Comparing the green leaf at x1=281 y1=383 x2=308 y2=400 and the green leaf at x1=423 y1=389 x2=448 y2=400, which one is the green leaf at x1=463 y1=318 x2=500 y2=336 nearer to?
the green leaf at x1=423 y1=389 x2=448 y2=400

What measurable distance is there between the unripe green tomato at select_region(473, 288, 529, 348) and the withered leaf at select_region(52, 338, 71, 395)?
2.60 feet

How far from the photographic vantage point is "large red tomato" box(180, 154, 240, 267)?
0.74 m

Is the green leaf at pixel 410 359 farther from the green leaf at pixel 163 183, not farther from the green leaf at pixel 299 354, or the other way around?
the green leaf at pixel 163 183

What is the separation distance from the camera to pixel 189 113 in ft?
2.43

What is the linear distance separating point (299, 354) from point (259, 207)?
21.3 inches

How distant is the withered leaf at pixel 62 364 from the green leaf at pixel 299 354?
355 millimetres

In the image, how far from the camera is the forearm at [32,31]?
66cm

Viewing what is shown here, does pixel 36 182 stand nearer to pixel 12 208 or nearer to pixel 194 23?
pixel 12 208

_ _ _ _ _ _ _

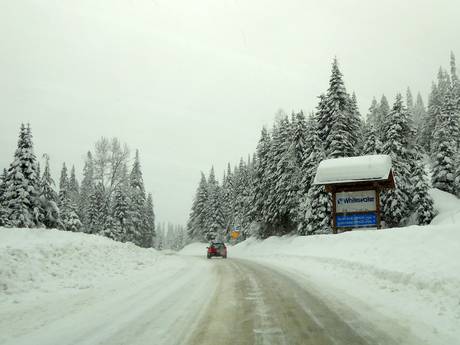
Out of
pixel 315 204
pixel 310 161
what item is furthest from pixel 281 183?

_ _ _ _ _ _ _

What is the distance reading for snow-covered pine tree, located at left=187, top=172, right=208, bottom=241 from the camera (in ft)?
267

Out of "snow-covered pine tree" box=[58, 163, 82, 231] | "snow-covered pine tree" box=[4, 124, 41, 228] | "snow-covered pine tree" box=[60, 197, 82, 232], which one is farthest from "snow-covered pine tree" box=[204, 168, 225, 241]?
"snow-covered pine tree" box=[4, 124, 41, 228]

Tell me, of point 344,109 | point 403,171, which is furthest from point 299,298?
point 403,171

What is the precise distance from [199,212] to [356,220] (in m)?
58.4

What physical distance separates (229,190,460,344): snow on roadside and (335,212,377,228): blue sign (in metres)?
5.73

_ _ _ _ _ _ _

WORK TO DO —
Please rewrite the stretch of the material from the line containing "What measurable distance" through the line containing "21.3 inches" as a Markdown table, with each line in its own numbered row and blank lines omitted. Name the two columns Number and Entry.

RESPONSE TO THIS EXERCISE —
| Number | Entry |
|---|---|
| 1 | What measurable distance is there between the unripe green tomato at select_region(473, 288, 529, 348) and the withered leaf at select_region(52, 338, 71, 395)? |
| 2 | 2.60 feet |
| 3 | How far from the photographic vantage point is "large red tomato" box(180, 154, 240, 267)? |
| 4 | 0.74 m |
| 5 | Is the green leaf at pixel 410 359 farther from the green leaf at pixel 163 183, not farther from the green leaf at pixel 299 354, or the other way around? |
| 6 | the green leaf at pixel 163 183 |
| 7 | What is the separation distance from the camera to pixel 189 113 in ft? |
| 8 | 2.43 |
| 9 | What is the linear distance separating point (299, 354) from point (259, 207)? |
| 10 | 21.3 inches |